**Given passage**.
The Starting Price

One of the unwritten ‘rules’
in negotiations
is
the person who states a firm number
first
loses in negotiations.

They supply the anchor,
the starting price
(or salary).
And it is difficult for them
to move their price/salary
from that anchor
to benefit them.

As Seth Godin
shares

“The asking price
is a signal,
a way to message expectations
and begin a negotiation.
It’s simply a guess
about the future,
made by the person
who goes first.

It can anchor our thinking,
but if we’re not careful,
it can be an anchor
that also drags us down.”

One of the ways
to work around
sharing the starting price
is to state a range.

That provides a starting place
for discussions
but gives the negotiator
some flexibility.

State ranges,
not absolute numbers.

Power By Connection

I recently attended
a live presentation held by
a certain online bookstore
given to writers.

The presentation was billed as important,
as being a means
to make a connection
with people in that organization,
to learn things
few other people knew.

The presentation could
have been recorded.
Everything said
was taken directly from
their website.

**Dataset section**.

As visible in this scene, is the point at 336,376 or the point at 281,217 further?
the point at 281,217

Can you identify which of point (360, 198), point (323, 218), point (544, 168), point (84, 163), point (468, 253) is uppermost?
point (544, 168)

**The exercise**. From the piece on negotiating a starting price above, pull out the passage starting with "One of the ways" and going on through "some flexibility.", copied word for word.

**Answer to the exercise**.
One of the ways
to work around
sharing the starting price
is to state a range.

That provides a starting place
for discussions
but gives the negotiator
some flexibility.